### OPDRACHTEN
- a) Vat de alinea uit de leestekst die begint met "In de literatuur zijn voorts" korter samen en behoud daarbij de belangrijkste feiten.
- b) Neem de passage uit de leestekst woordelijk over, van "In de literatuur" tot en met "niemand daarover klaagt.".

### LEESTEKST
4.2 Mogelijke oplossingen en sancties

De schuldenaar die een klassenindeling maakt, zal zich rekenschap moeten geven van de bovengenoemde dilemma’s en transparant moeten zijn over de door hem gehanteerde criteria voor het maken van die indeling (art. 375 lid 1, onder c en lid 2, onder b Fw). Voorkomen is immers beter dan genezen. Evenwel kan de schuldenaar ook dan tegen bezwaar makende crediteuren aanlopen en kan zich een discussie ontspinnen over de invloed van cross-holdings en bijkomende belangen op de stemuitbrenging. Mogelijk kan een aspectenverzoek (art. 378 Fw) over de juistheid van de klassenindeling soms uitkomst brengen, maar bedenk dat bij cross-holdings de klassenindeling doorgaans al conform artikel 374 Fw zal zijn gemaakt. Vragen over de invloed van bijkomende belangen op de klassenindeling lijken bij een aspectenverzoek aan de orde te kunnen komen via een verzoek om toetsing aan art. 384 lid 2 onder i Fw.[43] Dit artikel noopt tot afwijzing van het homologatieverzoek, indien ‘andere redenen’ dan die genoemd in artikel 384 lid 2 onder a tot en met h Fw zich tegen homologatie verzetten.

 

In de literatuur zijn voorts verschillende sancties aangedragen voor de gevallen waarin blijkt van tactisch stemmen, dat zijn oorzaak vindt in (cross-holdings en daaruit voortvloeiende) bijkomende belangen. Moulen Janssen betoogt dat indien sprake is van cross-holdings, een kritische blik van de rechtbank op zijn plaats is, maar zij merkt ook op dat ambtshalve toetsing hier praktisch moeilijk zal zijn[44] – naar ik aanneem vanwege de onbekendheid met de daaruit eventueel voortvloeiende bijkomende belangen als niemand daarover klaagt.

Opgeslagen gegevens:

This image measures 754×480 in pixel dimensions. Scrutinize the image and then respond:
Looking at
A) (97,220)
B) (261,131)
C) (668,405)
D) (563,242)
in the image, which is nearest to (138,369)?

### UITWERKINGEN
- a) In de literatuur zijn verschillende sancties voorgesteld voor tactisch stemmen dat voortkomt uit bijkomende belangen, bijvoorbeeld belangen die uit cross-holdings ontstaan. Moulen Janssen vindt dat de rechtbank bij cross-holdings kritisch moet kijken. Zij merkt wel op dat ambtshalve toetsing in de praktijk moeilijk zal zijn. De auteur neemt aan dat dit komt doordat die bijkomende belangen onbekend blijven zolang niemand erover klaagt.

- b)
In de literatuur zijn voorts verschillende sancties aangedragen voor de gevallen waarin blijkt van tactisch stemmen, dat zijn oorzaak vindt in (cross-holdings en daaruit voortvloeiende) bijkomende belangen. Moulen Janssen betoogt dat indien sprake is van cross-holdings, een kritische blik van de rechtbank op zijn plaats is, maar zij merkt ook op dat ambtshalve toetsing hier praktisch moeilijk zal zijn[44] – naar ik aanneem vanwege de onbekendheid met de daaruit eventueel voortvloeiende bijkomende belangen als niemand daarover klaagt.